Our final stop on our journey home was Home Farm at Ryhall near Stamford. This was a family garden, which opens for the NGS. The owners were very hospitable and delighted to see visitors, and apologetic that the roses which are a major feature of the garden were past their best. We were however at the right time for the hedges of tall lavender. Their wildflower meadow was still looking nice, with a generous scattering of the white flowered version of lady’s bedstraw, and the seed heads of the grasses waving in the wind. The view out across the rolling Lincolnshire countryside was superb, but did mean that it was a windy garden, and I imagined would be tricky to manage. I walked down the hill across the field outside the gardened area, to stretch my legs after the coach journey and see the tree plantings and saw an immense quantity of rabbit droppings. The local bunny population must have managed to bounce back from the diseases affecting rabbits, and the owners must have to keep a good eye on their rabbit fences.
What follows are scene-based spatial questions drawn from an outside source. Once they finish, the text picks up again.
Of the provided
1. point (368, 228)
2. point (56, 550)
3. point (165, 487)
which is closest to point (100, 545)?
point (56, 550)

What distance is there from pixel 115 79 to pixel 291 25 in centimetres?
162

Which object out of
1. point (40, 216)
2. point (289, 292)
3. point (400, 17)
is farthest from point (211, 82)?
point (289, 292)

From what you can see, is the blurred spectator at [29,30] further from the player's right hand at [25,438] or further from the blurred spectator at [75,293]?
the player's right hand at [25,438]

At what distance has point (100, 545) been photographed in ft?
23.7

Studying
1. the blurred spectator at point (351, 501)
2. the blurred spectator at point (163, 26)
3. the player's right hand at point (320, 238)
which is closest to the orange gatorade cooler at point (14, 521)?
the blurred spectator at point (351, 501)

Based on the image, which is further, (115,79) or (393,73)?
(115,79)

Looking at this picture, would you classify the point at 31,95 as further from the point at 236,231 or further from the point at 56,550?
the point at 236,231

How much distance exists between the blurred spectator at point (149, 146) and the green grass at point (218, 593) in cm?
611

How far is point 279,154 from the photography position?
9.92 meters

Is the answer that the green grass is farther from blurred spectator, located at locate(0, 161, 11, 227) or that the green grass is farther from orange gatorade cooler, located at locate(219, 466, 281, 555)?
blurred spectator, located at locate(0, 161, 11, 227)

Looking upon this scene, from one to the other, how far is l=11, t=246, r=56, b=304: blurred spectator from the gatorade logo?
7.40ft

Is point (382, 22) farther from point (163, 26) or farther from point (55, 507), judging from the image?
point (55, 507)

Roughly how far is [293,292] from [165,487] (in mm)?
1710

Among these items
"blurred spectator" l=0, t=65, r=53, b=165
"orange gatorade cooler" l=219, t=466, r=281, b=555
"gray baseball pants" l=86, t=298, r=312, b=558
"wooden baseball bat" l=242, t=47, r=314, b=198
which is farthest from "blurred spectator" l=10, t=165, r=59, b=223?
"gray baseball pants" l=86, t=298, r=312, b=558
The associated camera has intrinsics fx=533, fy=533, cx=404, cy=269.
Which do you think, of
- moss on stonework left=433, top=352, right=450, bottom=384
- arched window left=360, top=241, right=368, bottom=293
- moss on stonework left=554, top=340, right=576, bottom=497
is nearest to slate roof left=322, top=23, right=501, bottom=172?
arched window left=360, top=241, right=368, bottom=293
We got back to Lavenham slightly ahead of schedule, after a very satisfactory trip. I returned with my brain buzzing with ideas and questions, although I must remember when it comes to plans for my own garden that the north of England gets more rain than the Clacton coastal strip. Huge thanks are due to Erica and Maggie for organising it, and especially to poor Karen who helped with the organisation and then couldn’t go on the holiday due to Covid. Dee, our cheerful and unflappable coach driver, deserves a special mention. I am also grateful to my fellow EAGG members for being warm and inclusive to those of us like me who were travelling without a partner or companion. Finally, my thanks go to my husband who once again undertook vast amounts of watering as the south of England sweltered in a heatwave and made it possible for me to go on the trip.